Os vinhos estilo Parker já passaram de moda. Hoje, o consumidor procura vinhos diferentes, com identidade, mas mais bebíveis, com menos álcool, menos estrutura e menos madeira, assegura Raul Pérez, um dos mais talentosos, prolixos e desconcertantes enólogos da actualidade.

Raul Pérez, 44 anos, é um dos mais pontuados e inspiradores enólogos de Espanha. Juntamente com Álvaro Palácios, está na origem do renascimento dos vinhos do Bierzo, pequena região situada no noroste da província de Léon, mesmo na fronteira com a Galiza, e hoje uma das mais vibrantes da Pensínsula Ibérica. É lá, na aldeia de Valtuille, que produz os vinhos da família e alguns em nome próprio. Entre consultorias e projectos pessoais, faz vinhos no Chile, África do Sul, França, Argentina e em diversas regiões de Espanha e Portugal (Douro, Bairrada e Trás-os-Montes).

Tímido e algo excêntrico, anda sempre um passo à frente, mesmo quando faz vinhos à antiga e pouco académicos. A sua última aposta é a produção de vinhos tintos com véu de flor (uma contaminação por leveduras que cria um véu na superfície do vinho), à moda dos brancos do Jura e dos Xerez. Nesta entrevista, explica o que o leva a fazer uma vinificação de risco e a olhar com entusiasmo para Trás-os-Montes. “É uma região que está por descobrir. Tudo o que se fizer lá vai ter repercussão”, diz. 

Começamos por um tema actual: leveduras. Faz fermentações espontâneas ou recorre a leveduras seleccionadas? 
Cada projecto procura algo. Um projecto tecnológico, com muitas garrafas, com muito rendimento, tem que procurar uma regularidade e isso é uma guerra. Nós, os pequenos, o que procuramos é extrair o máximo possível do nosso espaço, da nossa parcela. As leveduras são diferentes nas diferentes parcelas e também nos diferentes anos. Se usarmos leveduras seleccionadas, estamos a meter leveduras que não são da nossa parcela. Tecnicamente, se pensarmos em regularidade de fermentação e rendimento, uma levedura seleccionada talvez seja melhor. Mas, se quisermos ter a nossa identidade e diferenciarmo-nos dos outros, o mais importante é usarmos as nossas próprias leveduras, que estão na nossa terra por alguma razão. 

Mas há sempre um risco…
Qual é o risco? A fermentação ser mais longa ou que não haja tanta expressão de fruta? Sim, mas há mais de terroir no vinho, de vinha própria. Uma levedura que esteja na vinha não tem problemas para fermentar.

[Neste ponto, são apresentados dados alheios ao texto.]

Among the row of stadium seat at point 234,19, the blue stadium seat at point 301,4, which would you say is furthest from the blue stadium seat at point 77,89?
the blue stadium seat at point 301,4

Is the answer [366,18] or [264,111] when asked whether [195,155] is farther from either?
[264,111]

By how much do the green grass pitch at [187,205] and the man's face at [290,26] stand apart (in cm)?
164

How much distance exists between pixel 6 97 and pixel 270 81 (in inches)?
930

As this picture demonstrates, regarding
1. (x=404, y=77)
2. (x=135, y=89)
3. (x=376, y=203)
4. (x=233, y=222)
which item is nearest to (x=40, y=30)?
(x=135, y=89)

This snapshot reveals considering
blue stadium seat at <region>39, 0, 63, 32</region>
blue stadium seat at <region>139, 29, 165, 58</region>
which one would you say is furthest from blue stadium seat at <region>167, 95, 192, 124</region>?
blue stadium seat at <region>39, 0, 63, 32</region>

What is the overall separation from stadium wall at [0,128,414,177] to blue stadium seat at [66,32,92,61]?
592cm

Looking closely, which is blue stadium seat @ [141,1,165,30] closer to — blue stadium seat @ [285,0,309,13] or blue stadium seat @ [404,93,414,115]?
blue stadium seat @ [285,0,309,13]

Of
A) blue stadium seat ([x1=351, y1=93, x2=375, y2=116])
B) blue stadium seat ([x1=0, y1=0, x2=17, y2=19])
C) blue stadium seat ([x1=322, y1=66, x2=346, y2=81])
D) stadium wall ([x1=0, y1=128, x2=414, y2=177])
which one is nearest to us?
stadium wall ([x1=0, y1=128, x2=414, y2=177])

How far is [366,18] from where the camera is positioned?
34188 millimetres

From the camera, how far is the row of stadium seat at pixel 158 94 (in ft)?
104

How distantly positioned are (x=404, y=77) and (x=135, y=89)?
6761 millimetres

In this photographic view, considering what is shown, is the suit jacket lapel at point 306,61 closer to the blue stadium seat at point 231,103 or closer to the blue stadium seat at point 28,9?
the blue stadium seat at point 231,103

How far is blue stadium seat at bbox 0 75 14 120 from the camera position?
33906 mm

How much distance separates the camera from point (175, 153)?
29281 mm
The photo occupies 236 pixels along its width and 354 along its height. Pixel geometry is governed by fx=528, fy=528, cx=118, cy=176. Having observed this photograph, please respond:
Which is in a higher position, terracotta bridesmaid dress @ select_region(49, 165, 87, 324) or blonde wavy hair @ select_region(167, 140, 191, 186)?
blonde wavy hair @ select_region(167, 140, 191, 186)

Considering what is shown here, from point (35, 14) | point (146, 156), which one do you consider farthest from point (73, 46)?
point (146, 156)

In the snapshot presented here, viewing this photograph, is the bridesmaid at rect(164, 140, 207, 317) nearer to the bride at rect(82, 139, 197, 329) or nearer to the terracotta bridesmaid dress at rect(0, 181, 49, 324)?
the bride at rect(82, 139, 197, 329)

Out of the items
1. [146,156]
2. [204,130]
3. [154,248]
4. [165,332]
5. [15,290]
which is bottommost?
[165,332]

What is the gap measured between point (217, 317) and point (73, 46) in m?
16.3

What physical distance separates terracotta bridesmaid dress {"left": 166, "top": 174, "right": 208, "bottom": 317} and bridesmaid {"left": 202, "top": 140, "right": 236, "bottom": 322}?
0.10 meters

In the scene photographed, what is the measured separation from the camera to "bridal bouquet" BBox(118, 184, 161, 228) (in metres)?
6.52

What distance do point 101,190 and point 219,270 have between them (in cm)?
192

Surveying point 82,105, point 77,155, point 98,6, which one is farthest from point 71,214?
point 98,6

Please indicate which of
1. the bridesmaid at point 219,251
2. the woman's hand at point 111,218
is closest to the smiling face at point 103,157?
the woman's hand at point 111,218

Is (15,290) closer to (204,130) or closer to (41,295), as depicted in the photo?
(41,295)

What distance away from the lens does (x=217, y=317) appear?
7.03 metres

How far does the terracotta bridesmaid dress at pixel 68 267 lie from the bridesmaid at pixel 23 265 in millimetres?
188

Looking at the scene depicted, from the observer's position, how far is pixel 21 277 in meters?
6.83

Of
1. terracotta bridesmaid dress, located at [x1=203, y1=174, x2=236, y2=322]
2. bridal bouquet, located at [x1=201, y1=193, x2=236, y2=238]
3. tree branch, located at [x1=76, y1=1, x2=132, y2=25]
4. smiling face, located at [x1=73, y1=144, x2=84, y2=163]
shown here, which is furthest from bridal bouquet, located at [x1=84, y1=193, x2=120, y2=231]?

Pode durar mais, pode produzir menos álcool, mas vai sempre fermentar. Quando ocorre uma paragem de fermentação, normalmente não é pela levedura, é por outras razões. 

Falou em terroir, mas defende que não faz sentido falar em terroir...
O terroir tem um sentido. O que eu digo é que o terroir não é só de uns poucos. Não é só Bordéus ou a Borgonha que têm terroir. Todas as zonas do mundo, cada metro quadrado de terreno, tem um terroir, porque a base de um terroir é o clima, o solo e a posição geográfica das vinhas, e todas as vinhas têm isso. Terroir é uma palavra que soa bem, mas que está a ser usada de uma forma um pouco contaminante. Quando se diz que um vinho é de terroir é como se fosse melhor e não tem que o ser. 

Coisa diferente é o perfil de uma região. É importante ter um perfil facilmente reconhecível?
Eu penso que sim. É um luxo ter um perfil perfeitamente definido. Por isso, a gente admira os Borgonha, os Bordéus, os Rioja clássicos, os Barolo, porque eles têm uma expressão nítida. A técnica permite-nos fazer vinho em qualquer lugar. Hoje, todos estamos globalizados, mas ter um perfil, um carácter bem definido, é difícil. O Douro, por exemplo, tem isso.